Proponents argued that educating high school students costs more than those in elementary grades and so districts with higher percentages of upper-level students should receive extra funding.

Eighty districts statewide that have 2% more high school students than a statewide average for unified systems would have benefited from the Felando bill.

Felando said the defeat of his bill and many other Republican-authored measures came in retaliation for GOP insistence on returning the $700 million to taxpayers, instead of turning it over to public education as the Democratic majority wanted.
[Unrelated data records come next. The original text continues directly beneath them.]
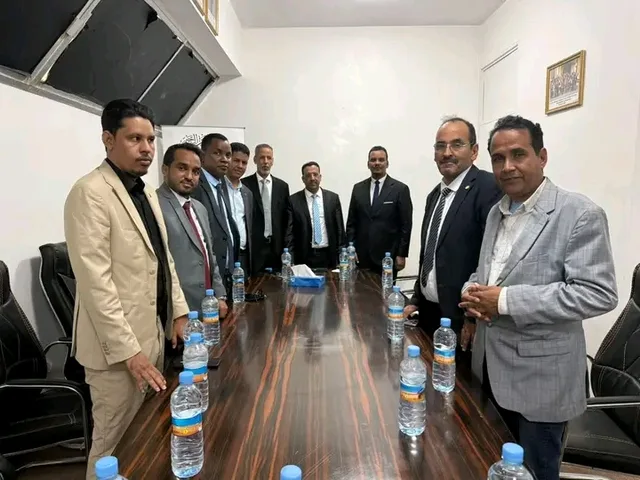 Two delegations standing around a meeting table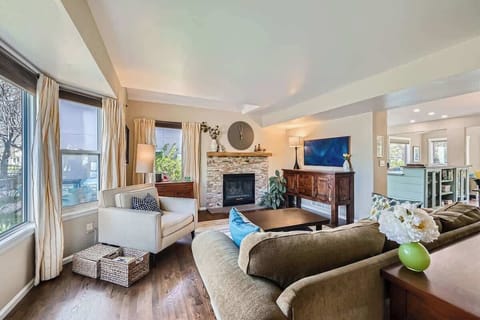 Warm and welcoming seating area with a fireplace, ideal for reading or unwinding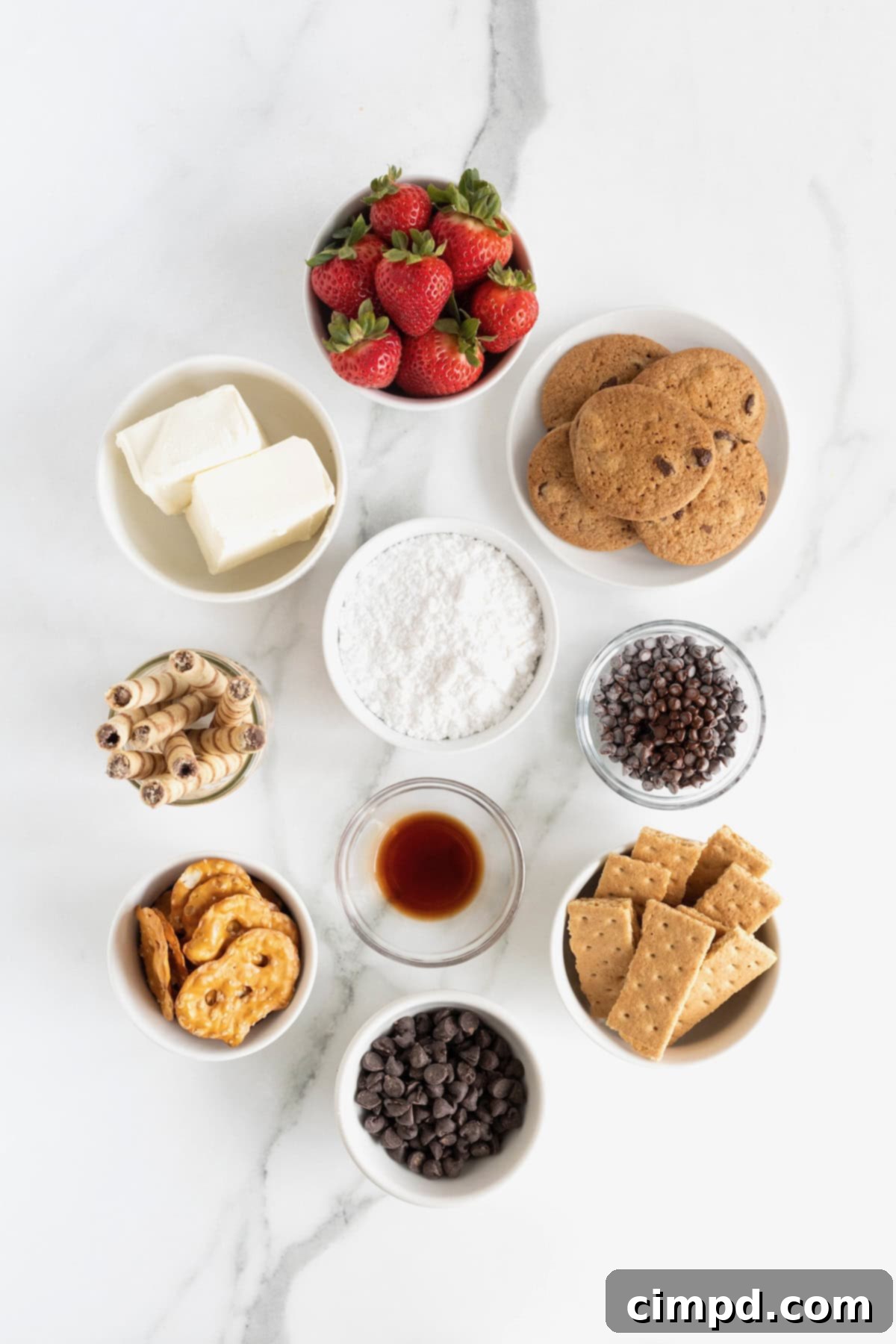 Decadent Chocolate Cheesecake Dip 5 Ingredients for chocolate cheesecake dip including cream cheese, powdered sugar, vanilla, and chocolate chips in small white and glass bowls, arranged on a white marble countertop.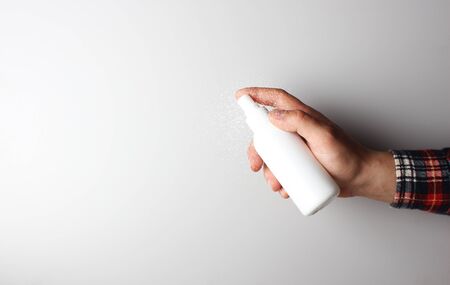 spray gun in hand on gray backgroundの写真素材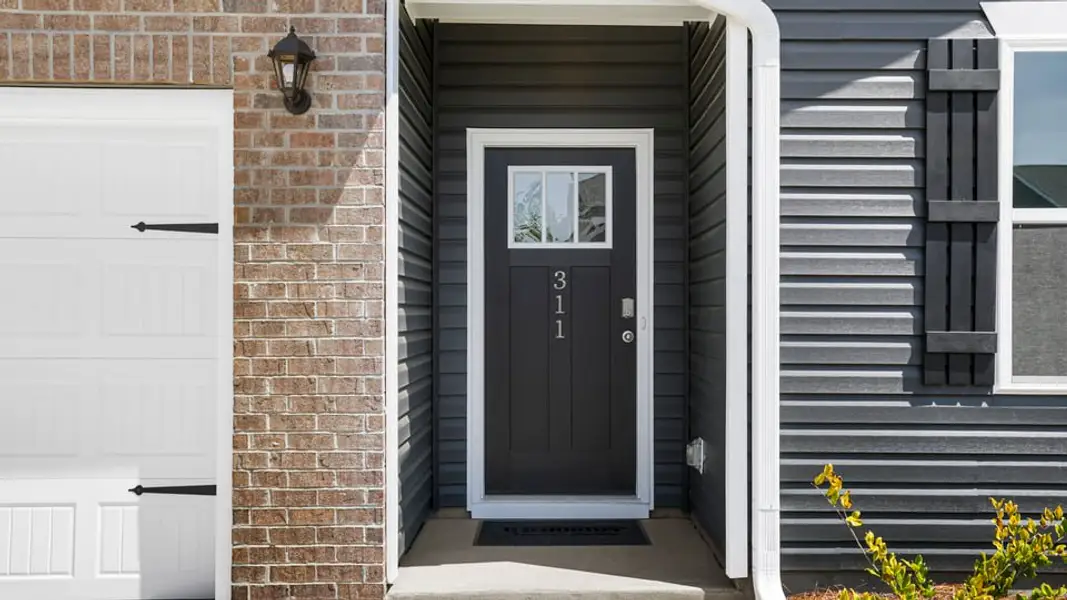 Exterior details and patio area of a home in Hunters Ridge, Woodruff (Image 4).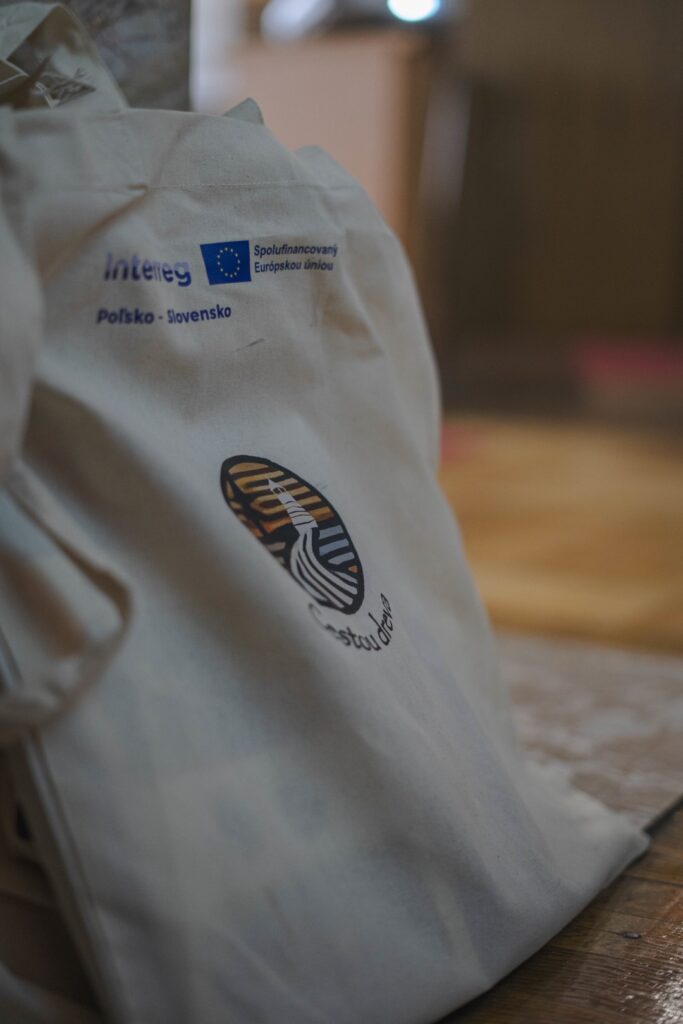 Biała torba promocyjna z logotypem programu i grafiką z napisem drogą drewna Biela reklamná taška s logom programu a grafikou s nápisom „Cesta dreva“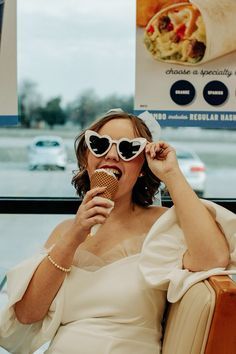 a woman sitting in a chair holding an ice cream cone to her face and wearing sunglasses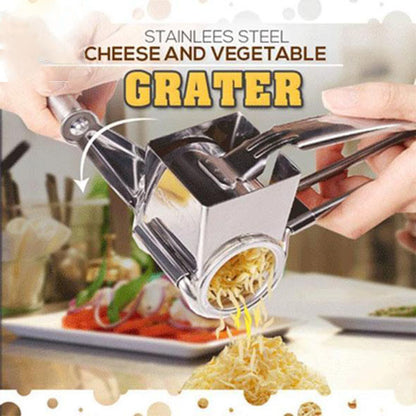 Stainless steel cheese and vegetable grater with food being grated on a blurred background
Within a few hours in the hectic days preceding passage of the budget Wednesday, Felando said, the Assembly Ways and Means Committee approved 115 Democratic bills while accepting only 21 measures written by Republicans.

"All or Nothing"

"It's sickening," he said. "I was willing to go along with a compromise that would have given $400 million to the schools and for toxics and AIDS programs, but the other side wanted it all or nothing."

Deukmejian is expected to use his line-item veto authority to trim the budget to conform with revenue projections, with some of those cuts further reducing funds appropriated for education. A months-long fight is expected over what to do with the $1.1-billion surplus.

Mahr said she felt the schools were caught in the cross fire between Deukmejian and state Supt. of Public Instruction Bill Honig, who had insisted that the schools need the $700-million portion of the surplus more than the taxpayers do. She said the highly publicized argument between the two state officials tended to polarize the issue of school funding, leaving little room for compromise.

She said the district would try again next year to win passage for the Felando bill.